Aussi paradoxal que cela puisse paraître, le vampire romanesque le plus célèbre de tous les temps trouve ses origines dans un épisode bien réel de l’histoire du quinzième siècle. Monté sur le trône de la Valachie, ancienne principauté danubienne limitrophe des Carpathes, le prince Vlad II combattait sous la bannière de l’Ordre du Dragon créé par le roi de Hongrie, d’où son surnom de Dracul (synonyme de dragon mais aussi de diable). Détrôné en 1442, il fut bientôt relayé par son fils Vlad III, qui hérita en toute logique du sobriquet de Dracula, autrement dit « petit diable ». Sa lutte féroce et sans concession contre les Ottomans et sa prédilection pour le supplice du pal lui forgèrent bientôt la réputation d’un meneur de troupes à la cruauté incomparable.
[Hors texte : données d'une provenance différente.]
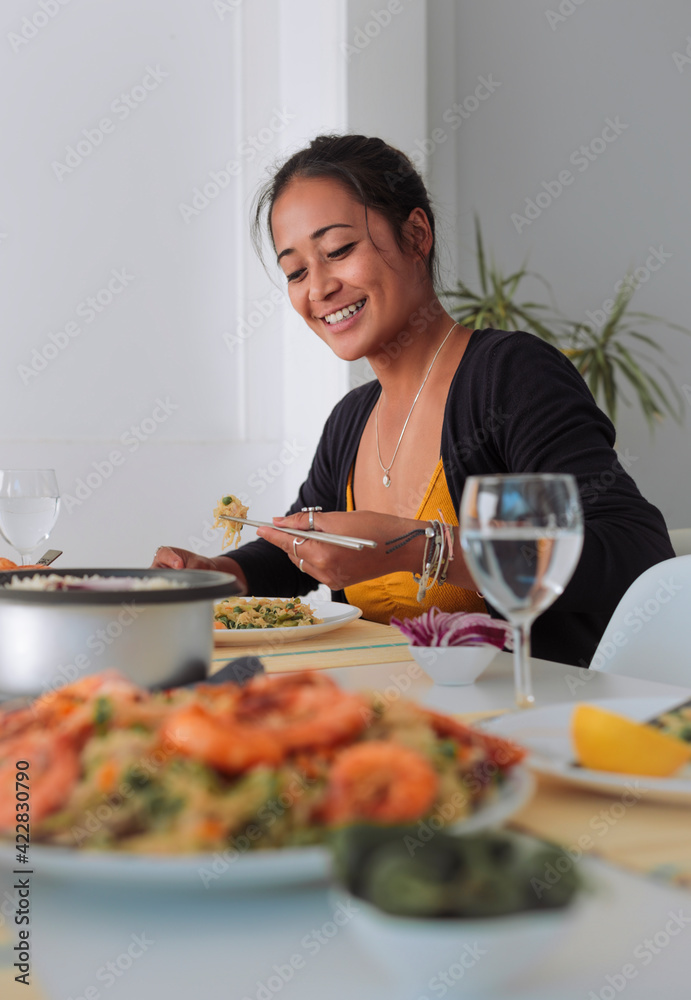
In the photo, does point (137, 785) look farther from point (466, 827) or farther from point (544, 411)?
point (544, 411)

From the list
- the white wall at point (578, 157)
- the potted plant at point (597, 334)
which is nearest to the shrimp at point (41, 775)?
the potted plant at point (597, 334)

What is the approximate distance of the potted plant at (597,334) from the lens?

Fasciné par ce personnage hors norme, l’écrivain irlandais Abraham Stoker s’en inspira très librement, non pour se lancer dans un récit historique romancé, mais pour bâtir de toutes pièces la légende du vampire Dracula, à l’occasion d’un roman publié en 1897. Certes, vampirisme et littérature avaient déjà connu quelques mariages heureux, notamment avec « Carmilla » de Sherdidan le Fanu, mais Stoker greffa à son récit toute la mythologie qui, depuis, est indissociable des histoires de suceurs de sang. Notamment le château transylvanien, le cercueil mué en refuge diurne du monstre, l’ail pour le faire fuir et le pieu pour le détruire.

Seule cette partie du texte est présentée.